*** Begin section ***

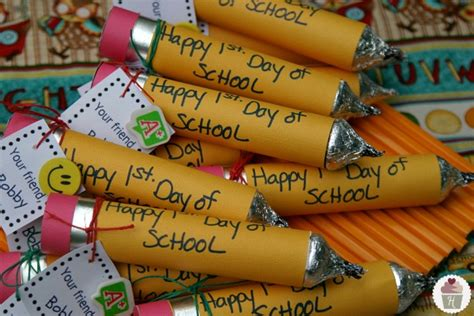 stepford 5 back to school crafts 511 | Back To School Pencil Craft.on .HoosierHomemade.com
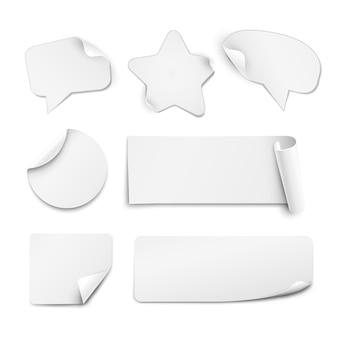 Pegatinas de papel blanco realistas en forma de círculo, estrella y bocadillo aislado sobre fondo blanco.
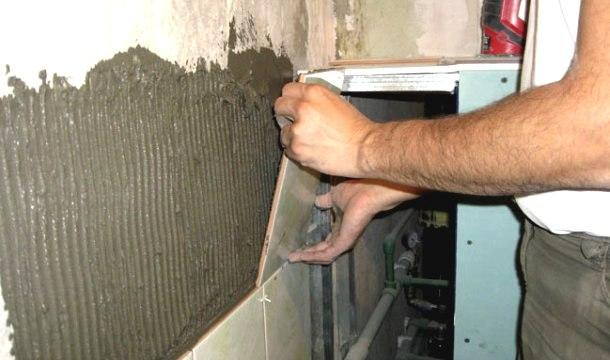 наклеювання плитки на стіни технологія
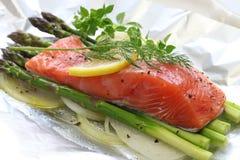 Salmone fresco con asparago in stagnola Immagine Stock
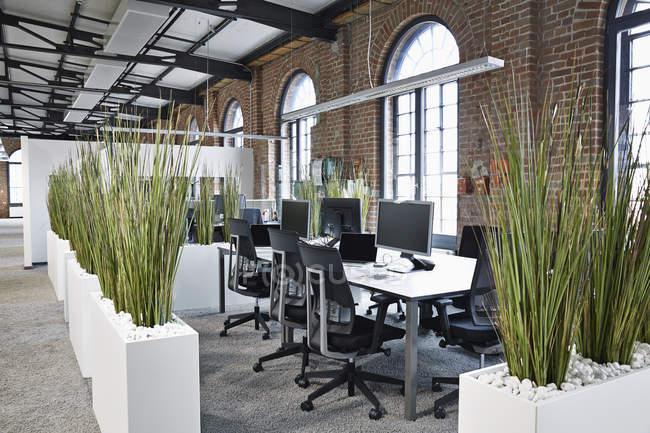 Ufficio moderno open space al chiuso — Foto stock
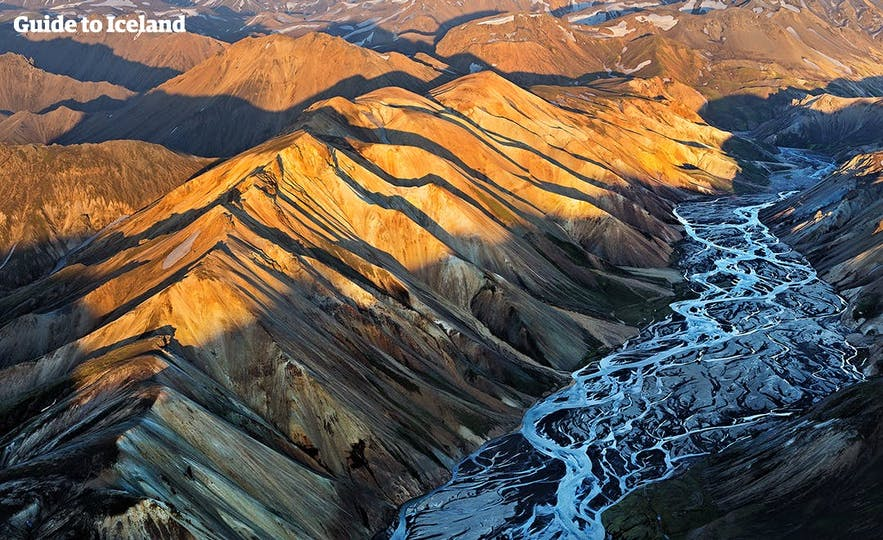Gentle rivers intercut the colourful hillsides of Landmannalaugar.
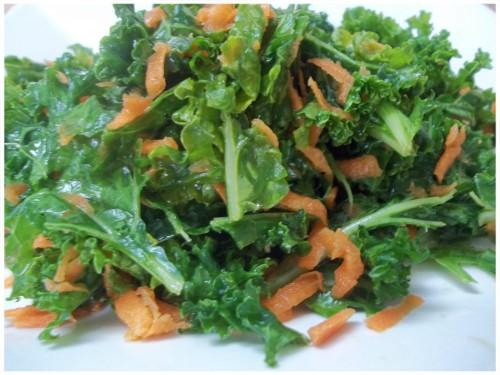 ensalada de kale con zanahoria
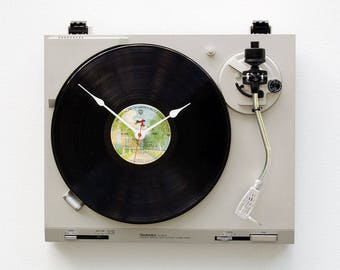music lover clock, record album clock, Record player clock, America record, upcycled large wall clock, Recycled Technics Turntable Clock
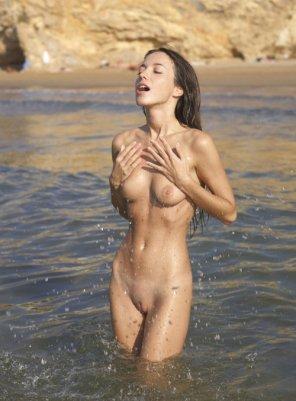 amateur photo Nude bathing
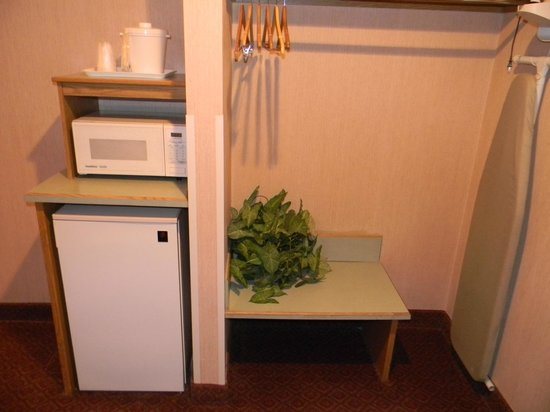 Americas Best Value Inn & Suites: Microwave & Refridgerator In Each Room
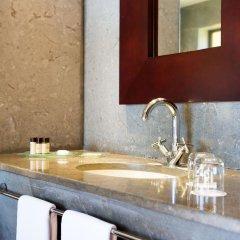 Отель Choupana Hills Resort & Spa Португалия, Фуншал - отзывы, цены и фото номеров - забронировать отель Choupana Hills Resort & Spa онлайн ванная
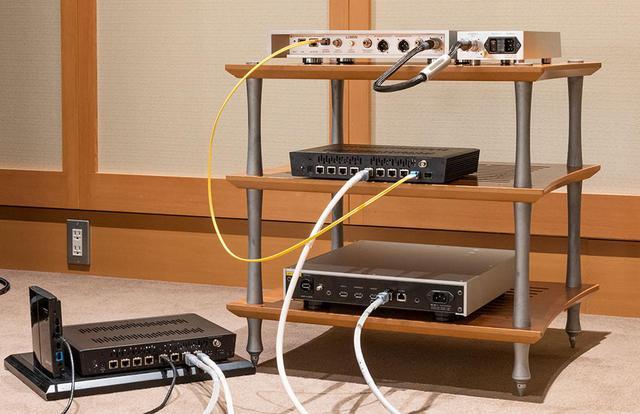画像: sNH-10G同士はSOtMのCAT6ケーブル「iSO-CAT6」でつないでいる。1台のsNH-10G(ラック中段)とX1は光ファイバーで接続し、もう一台のsNH-10G(ラック左下)にはNASと無線LANアダプターをつないでいる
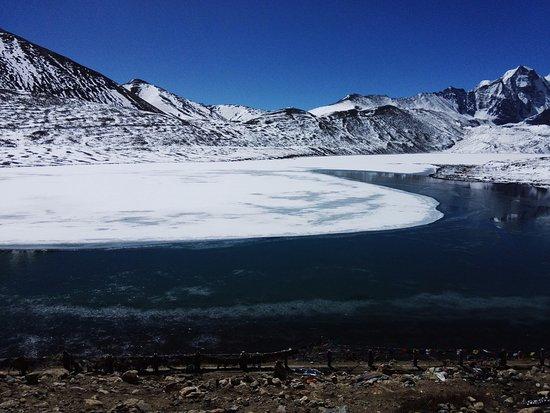 Gurudongmar Lake: Half frozen lake
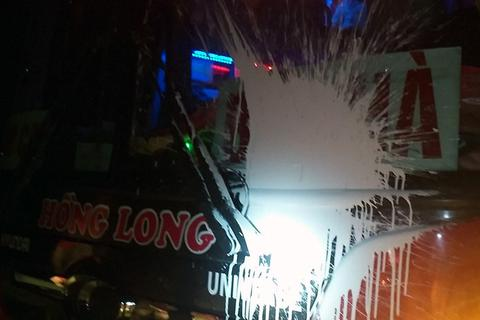 """Xe khách liên tục bị ném """"bom sơn"""" trên cao tốc Nội Bài - Lào Cai"""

*** End section ***

### Exercise requirements
Using the listing above, restate exactly the range between the lines holding "Gentle rivers intercut" and "music lover clock, record", inclusive, with pictures left out.

### Solution to this exercise
Gentle rivers intercut the colourful hillsides of Landmannalaugar.
 ensalada de kale con zanahoria
music lover clock, record album clock, Record player clock, America record, upcycled large wall clock, Recycled Technics Turntable Clock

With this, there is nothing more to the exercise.